Qui la confezione è di livello, come il cast che, come nel primo episodio, vede protagonista l’efficace coppia formata da Patrick Wilson e Vera Farmiga. Anche la vicenda del sequel procede sulla falsariga del capitolo 1. Storia vera: quella di marito e moglie cattolici, gli unici esorcisti laici riconosciuti dalla Chiesa. Più che esorcisti, indagatori dell’occulto e del male a caccia spesso di truffatori o mitomani. Non sembra il caso della famiglia inglese Hogdson: madre, padre scappato con altra donna e 4 figli. La figlia mezzana manifesta strani comportamenti su cui la polizia non sa come intervenire e tanto meno la medicina. La Chiesa, giustamente ci va con i piedi di piombo e chiama i Warren a svolgere un’indagine lontano dai riflettori.

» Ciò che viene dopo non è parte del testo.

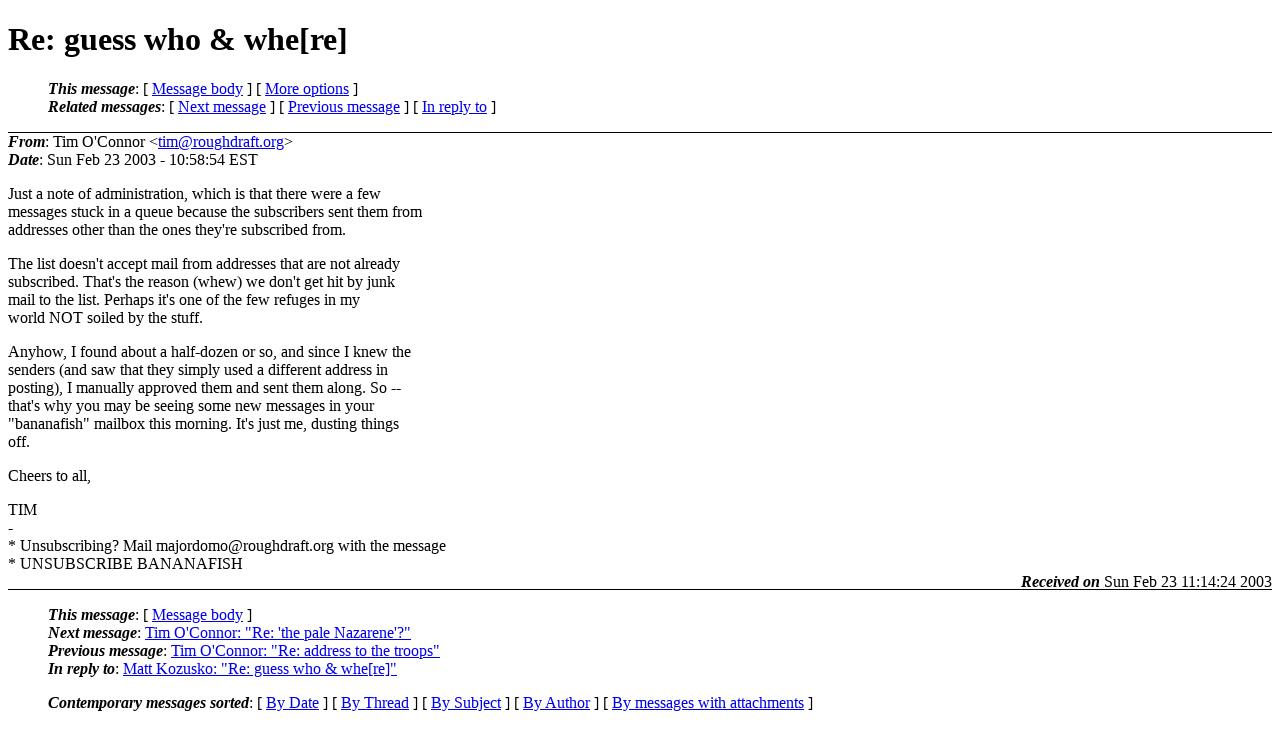

--- FILE ---
content_type: text/html
request_url: http://www.roughdraft.org/JDS/JDS.ocon.feb03/0146.html
body_size: 5218
content:
<?xml version="1.0" encoding="us-ascii"?>
<!DOCTYPE html PUBLIC "-//W3C//DTD XHTML 1.0 Strict//EN"
    "http://www.w3.org/TR/xhtml1/DTD/xhtml1-strict.dtd">
<html xmlns="http://www.w3.org/1999/xhtml" lang="en">
<head>
<meta http-equiv="Content-Type" content="text/html; charset=us-ascii" />
<meta name="generator" content="hypermail 2.1.8, see http://www.hypermail.org/" />
<title>Bananafish Archives, February, 2003: Re: guess who &amp; whe[re]</title>
<meta name="Author" content="Tim O'Connor (tim@roughdraft.org)" />
<meta name="Subject" content="Re: guess who &amp; whe[re]" />
<meta name="Date" content="2003-02-23" />
<style type="text/css">
/*<![CDATA[*/
/* To be incorporated in the main stylesheet, don't code it in hypermail! */
body {color: black; background: #ffffff}
dfn {font-weight: bold;}
pre { background-color:inherit;}
.head { border-bottom:1px solid black;}
.foot { border-top:1px solid black;}
th {font-style:italic;}
table { margin-left:2em;}map ul {list-style:none;}
#mid { font-size:0.9em;}
#received { float:right;}
address { font-style:inherit ;}
/*]]>*/
.quotelev1 {color : #990099}
.quotelev2 {color : #ff7700}
.quotelev3 {color : #007799}
.quotelev4 {color : #95c500}
</style>
</head>
<body>
<div class="head">
<h1>Re: guess who &amp; whe[re]</h1>
<!-- received="Sun Feb 23 11:14:24 2003" -->
<!-- isoreceived="20030223161424" -->
<!-- sent="Sun, 23 Feb 2003 10:58:54 -0500" -->
<!-- isosent="20030223155854" -->
<!-- name="Tim O'Connor" -->
<!-- email="tim@roughdraft.org" -->
<!-- subject="Re: guess who &amp; whe[re]" -->
<!-- id="p05200f16ba7e9f8d0aee@10.0.1.3" -->
<!-- charset="us-ascii" -->
<!-- inreplyto="3E4A7595.6ABAB179&#64;parallel.park.uga.edu" -->
<!-- expires="-1" -->
<map id="navbar" name="navbar">
<ul class="links">
<li>
<dfn>This message</dfn>:
[ <a href="#start" name="options1" id="options1" tabindex="1">Message body</a> ]
 [ <a href="#options2">More options</a> ]
</li>
<li>
<dfn>Related messages</dfn>:
<!-- unext="start" -->
[ <a href="0147.html" title="Tim O'Connor: &quot;Re: 'the pale Nazarene'?&quot;">Next message</a> ]
[ <a href="0145.html" title="Tim O'Connor: &quot;Re: address to the troops&quot;">Previous message</a> ]
[ <a href="0088.html" title="Matt Kozusko: &quot;Re: guess who &amp; whe[re]&quot;">In reply to</a> ]
<!-- unextthread="start" -->
<!-- ureply="end" -->
</li>
</ul>
</map>
</div>
<!-- body="start" -->
<div class="mail">
<address class="headers">
<span id="from">
<dfn>From</dfn>: Tim O'Connor &lt;<a href="mailto:tim&#64;roughdraft.org?Subject=Re:%20guess%20who%20&amp;amp;%20whe[re]">tim@roughdraft.org</a>&gt;
</span><br />
<span id="date"><dfn>Date</dfn>: Sun Feb 23 2003 - 10:58:54 EST</span><br />
</address>
<p>
Just a note of administration, which is that there were a few
<br />
messages stuck in a queue because the subscribers sent them from
<br />
addresses other than the ones they're subscribed from.
<br />
<p>The list doesn't accept mail from addresses that are not already
<br />
subscribed.  That's the reason (whew) we don't get hit by junk
<br />
mail to the list.  Perhaps it's one of the few refuges in my
<br />
world NOT soiled by the stuff.
<br />
<p>Anyhow, I found about a half-dozen or so, and since I knew the
<br />
senders (and saw that they simply used a different address in
<br />
posting), I manually approved them and sent them along.  So --
<br />
that's why you may be seeing some new messages in your
<br />
&quot;bananafish&quot; mailbox this morning.  It's just me, dusting things
<br />
off.
<br />
<p>Cheers to all,
<br />
<p>TIM
<br />
-
<br />
* Unsubscribing? Mail majordomo&#64;roughdraft.org with the message
<br />
* UNSUBSCRIBE BANANAFISH
<br />
<span id="received"><dfn>Received on</dfn> Sun Feb 23 11:14:24 2003</span>
</div>
<!-- body="end" -->
<div class="foot">
<map id="navbarfoot" name="navbarfoot" title="Related messages">
<ul class="links">
<li><dfn>This message</dfn>: [ <a href="#start">Message body</a> ]</li>
<!-- lnext="start" -->
<li><dfn>Next message</dfn>: <a href="0147.html" title="Next message in the list">Tim O'Connor: "Re: 'the pale Nazarene'?"</a></li>
<li><dfn>Previous message</dfn>: <a href="0145.html" title="Previous message in the list">Tim O'Connor: "Re: address to the troops"</a></li>
<li><dfn>In reply to</dfn>: <a href="0088.html" title="Message to which this message replies">Matt Kozusko: "Re: guess who &amp; whe[re]"</a></li>
<!-- lnextthread="start" -->
<!-- lreply="end" -->
</ul>
<ul class="links">
<li><a name="options2" id="options2"></a><dfn>Contemporary messages sorted</dfn>: [ <a href="date.html#146" title="Contemporary messages by date">By Date</a> ] [ <a href="index.html#146" title="Contemporary discussion threads">By Thread</a> ] [ <a href="subject.html#146" title="Contemporary messages by subject">By Subject</a> ] [ <a href="author.html#146" title="Contemporary messages by author">By Author</a> ] [ <a href="attachment.html" title="Contemporary messages by attachment">By messages with attachments</a> ]</li>
</ul>
</map>
</div>
<!-- trailer="footer" -->
<p><small><em>
This archive was generated by <a href="http://www.hypermail.org/">hypermail 2.1.8</a> 
: Sun Aug 10 2003 - 21:57:32 EDT
</em></small></p>
</body>
</html>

Storia tutta centrata sulle figure molto significative di Ed e Lorraine Warner. La loro unione nella fede, il loro spendersi gratuitamente per l’altro come ricorda un’intensa sequenza in cui, nel pieno del dramma, Wilson canta “Can’t Help Falling in Love” di Elvis, dando conforto ai ragazzi già piegati dalla sofferenza, costituiscono l’arma più potente contro le forze del maligno. Come dire: anche l’esperienza più truce del male non può nulla contro l’Amore gratuito che è espressione massima del buon Dio. È una bella intuizione di Wan che imbastisce un racconto di grande tensione dove c’è spazio per la paura  ma dove il male, per quanto spropositato, non ha mai l’ultima parola. Un paio di sequenze notevoli: l’incipit con le visioni inquietanti di Lorraine in cui lo spettatore viene quasi risucchiato in un vortice di male e, più avanti, il terribile faccia a faccia con il Maligno, dissacrante, dissimulatore, perfido davanti al quale, per non perdersi, la donna dovrà ricorrere più che a formule più o meno spettacolari, alla vicinanza e alla sacra compagnia del marito.